In a telling sign that could reaffirm Clinton’s well-documented support among the key demographic, black voters in Saturday’s Nevada caucuses — which Clinton handily won — overwhelmingly flocked to the former First Lady, 76% to 22%, according to exit polling.
The Saturday primary in South Carolina, where Clinton is also heavily favored and where she is also relying largely on black voters, will be another good test for her before March 1.
Mollineau said Sanders is likely to struggle with the fact that so many states will head to the polls on Super Tuesday — a schedule that prevents the progressive senator from focusing on just one state, as he was able to do successfully in Iowa and New Hampshire.
“He no longer has the benefit of focusing on one state for a few weeks; he will have to spread across five or six states at the same time,” Mollineau said.
Despite his solid performances in those two early-voting states — a virtual tie with Clinton in the Iowa caucuses and a blowout victory in the New Hampshire primary — Sanders is losing badly to
her in the crucial delegate count, 502 to 70.
That is due almost entirely to the fact that superdelegates — prominent Democratic Party members who are free to support any candidate for the nomination at the party’s national convention — have overwhelmingly flocked to Clinton, 451 to 19.
To win the Democratic nomination, Clinton must notch 2,383 delegates, and nearly 900 of those will be at stake on March 1, although each state awards them proportionally, based on the mar- gin of victory.
In effect, Clinton could emerge next Wednesday morning the near-certain nominee.
But experts agree that Sanders isn’t likely to drop out, even as the delegate count stacks higher and higher against him.
“His financial backing will keep him in the game longer than some establishment Democrats want,” Mollineau said. “I think he’s committed to seeing this through, regardless of the math.”
“And should something happen,” Mollineau added, hinting at possible further damaging developments from the investigations into Clinton’s use of a private email server while secretary of state, Sanders “would still be around to benefit” from the superdelegates — who in the Democratic Party can change their minds at the July convention and pledge their support to a different candidate.
Bill Hyers, a partner at Hilltop Public Solutions and a former strategist for former Maryland Gov. Martin O’Malley’s presidential campaign, agrees, explaining that Sanders may even pull out a surprise or two on March 1.

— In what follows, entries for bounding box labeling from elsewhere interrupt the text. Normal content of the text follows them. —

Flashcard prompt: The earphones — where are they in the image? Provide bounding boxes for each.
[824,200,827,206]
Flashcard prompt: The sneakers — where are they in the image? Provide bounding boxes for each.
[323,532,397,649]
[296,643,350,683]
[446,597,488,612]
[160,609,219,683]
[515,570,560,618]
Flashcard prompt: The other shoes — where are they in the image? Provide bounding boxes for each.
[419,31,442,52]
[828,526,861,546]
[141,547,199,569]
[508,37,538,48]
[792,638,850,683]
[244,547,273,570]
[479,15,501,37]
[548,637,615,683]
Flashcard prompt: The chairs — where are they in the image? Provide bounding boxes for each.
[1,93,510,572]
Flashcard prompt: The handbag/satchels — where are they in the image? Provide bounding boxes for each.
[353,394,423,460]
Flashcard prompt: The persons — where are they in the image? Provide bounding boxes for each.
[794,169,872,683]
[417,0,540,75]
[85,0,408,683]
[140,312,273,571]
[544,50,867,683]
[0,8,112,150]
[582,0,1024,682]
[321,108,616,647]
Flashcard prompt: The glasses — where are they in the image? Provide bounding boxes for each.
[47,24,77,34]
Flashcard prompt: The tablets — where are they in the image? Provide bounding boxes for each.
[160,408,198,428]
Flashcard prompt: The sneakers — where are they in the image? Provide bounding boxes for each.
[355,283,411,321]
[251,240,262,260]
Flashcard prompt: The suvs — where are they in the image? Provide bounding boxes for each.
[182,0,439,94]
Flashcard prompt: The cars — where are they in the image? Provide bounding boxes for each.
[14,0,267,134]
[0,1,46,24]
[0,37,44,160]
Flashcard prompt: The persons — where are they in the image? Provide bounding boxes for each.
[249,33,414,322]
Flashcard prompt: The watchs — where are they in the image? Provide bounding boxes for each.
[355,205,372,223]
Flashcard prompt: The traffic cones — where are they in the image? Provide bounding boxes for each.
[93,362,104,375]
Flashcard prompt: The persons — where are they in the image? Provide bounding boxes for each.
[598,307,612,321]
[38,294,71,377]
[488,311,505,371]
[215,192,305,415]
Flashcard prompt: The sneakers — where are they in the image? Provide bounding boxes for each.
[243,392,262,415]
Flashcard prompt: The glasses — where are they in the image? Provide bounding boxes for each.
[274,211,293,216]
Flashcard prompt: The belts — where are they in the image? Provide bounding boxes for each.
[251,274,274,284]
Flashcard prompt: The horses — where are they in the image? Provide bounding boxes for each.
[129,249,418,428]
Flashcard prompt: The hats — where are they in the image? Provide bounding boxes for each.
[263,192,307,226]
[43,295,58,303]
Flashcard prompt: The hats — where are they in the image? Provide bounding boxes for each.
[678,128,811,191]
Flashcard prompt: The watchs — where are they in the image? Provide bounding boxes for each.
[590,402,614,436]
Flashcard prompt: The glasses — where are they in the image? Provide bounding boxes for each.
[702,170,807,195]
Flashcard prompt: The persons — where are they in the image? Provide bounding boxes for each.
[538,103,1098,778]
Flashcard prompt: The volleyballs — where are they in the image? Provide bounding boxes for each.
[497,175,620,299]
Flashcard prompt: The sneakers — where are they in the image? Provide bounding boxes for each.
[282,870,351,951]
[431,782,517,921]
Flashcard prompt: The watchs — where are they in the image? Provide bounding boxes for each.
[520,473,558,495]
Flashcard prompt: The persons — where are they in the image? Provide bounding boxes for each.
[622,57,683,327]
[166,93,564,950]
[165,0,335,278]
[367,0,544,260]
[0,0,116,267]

“He is still very competitive, he has a replenishing source of money, a solid base of white liberals and a clear message,” Hyers
told The News, predicting that the progressive senator could be “competitive in Colorado, Minnesota and Massachusetts” — where his campaign has spent heavily — “and obviously Vermont.”
“And if he does well, and does well in the April 26 states that favor him,” like Pennsylvania and Connecticut, “then it could go all the way to the California primary in June,” he said.
But that’s a long shot, and Clinton will probably emerge as the de facto nominee in a few weeks, Hyers said.
“(Sanders) needs to win several contests on Super Tuesday,” he said. “If he has trouble then, I think the race will largely be over by March 15,” when voters in five more states, including juggernauts Florida, Missouri and Ohio, head to the polls.